Friday, November 10, 2006

 

NACOL wrapup

I gave a talk about Sakai on Tuesday at the North American Council for Online Learning conference in Plano Texas.

The organization’s focus is K12, so I was a little out of my element, but it was interesting to see the similarities and differences. I came away with the impression that K12 is much less autonomous and much more driven by policy than higher ed, even public universities like Texas State.

The theme that echoed in the conference was that the world is changing faster than our ability to adapt our education strategies. There was also a lot of anecdotal evidence to suggest that the way our schools apply technology in education is to buy a lot of hardware and software and then see what happens.
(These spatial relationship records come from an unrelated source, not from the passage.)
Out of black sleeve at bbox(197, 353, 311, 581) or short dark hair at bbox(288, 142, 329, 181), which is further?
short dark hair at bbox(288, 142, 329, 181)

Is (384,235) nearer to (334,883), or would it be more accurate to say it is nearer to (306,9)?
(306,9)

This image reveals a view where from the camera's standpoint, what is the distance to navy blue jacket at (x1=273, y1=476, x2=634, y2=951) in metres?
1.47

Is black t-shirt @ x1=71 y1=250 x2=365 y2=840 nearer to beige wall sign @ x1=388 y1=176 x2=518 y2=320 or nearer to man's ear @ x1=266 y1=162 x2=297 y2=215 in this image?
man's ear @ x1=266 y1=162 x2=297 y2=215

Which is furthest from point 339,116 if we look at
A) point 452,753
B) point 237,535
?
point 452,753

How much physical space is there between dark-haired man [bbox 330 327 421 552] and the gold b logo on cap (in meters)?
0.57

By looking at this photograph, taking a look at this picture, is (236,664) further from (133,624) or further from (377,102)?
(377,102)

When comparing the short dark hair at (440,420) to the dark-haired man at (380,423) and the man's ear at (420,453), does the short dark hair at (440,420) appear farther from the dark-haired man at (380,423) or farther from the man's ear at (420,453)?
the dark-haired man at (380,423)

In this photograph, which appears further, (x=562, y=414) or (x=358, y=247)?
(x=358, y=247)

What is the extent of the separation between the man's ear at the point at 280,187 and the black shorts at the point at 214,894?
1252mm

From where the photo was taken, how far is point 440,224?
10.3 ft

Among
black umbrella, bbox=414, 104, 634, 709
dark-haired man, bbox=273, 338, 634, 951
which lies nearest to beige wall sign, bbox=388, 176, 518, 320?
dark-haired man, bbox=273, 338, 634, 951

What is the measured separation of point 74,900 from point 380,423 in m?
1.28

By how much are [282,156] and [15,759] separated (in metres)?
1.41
I won’t deny that that’s often exactly what we do in my department.

We heard from Tim Magner, the director of the Office of Educational Technology at the U.S. Department of Education. He depressed me. In a nutshell, it was “We’re truly unprepared for the educational needs of the next generation, and the federal government can only give talks and make pictures because my department has, like, no money.”

I wish I could be optimistic, but this is a hard problem. Technology is such a great fit for say, accounting, because it’s one of the problems that can be mechanized. Your ledger is either balanced to the penny or it’s not. The root difficulty in education is that we don’t even know what success means in this domain. We’re talking about brains and cognition and emotion and motivation. Standardized testing does not reduce this to a binary equation, in spite of what its proponents may say. I believe we need to be free to experiment, to run thousands of skunkworks and find out what sticks. I like what Grace Hopper said: “It’s easier to ask forgiveness than it is to get permission.” Sakai happened at Texas State because we just put the damn thing up and got to work.

A couple of highlights: An organization called TakingITGlobal builds communities of young people from around the world to learn about global economic and social issues. They create content that educators can use for free, like this game in which you assume the roles of members of a family in rural Haiti and try to overcome their economic hardship.

I also loved hearing Bror Saxberg from K12, Inc. talk about some of the findings of cognitive science and how they may be applied to education. I believe if we don’t start making a concerted effort to apply science like this to our instructional technology projects, then we’re doomed to continue building solutions in search of a problem.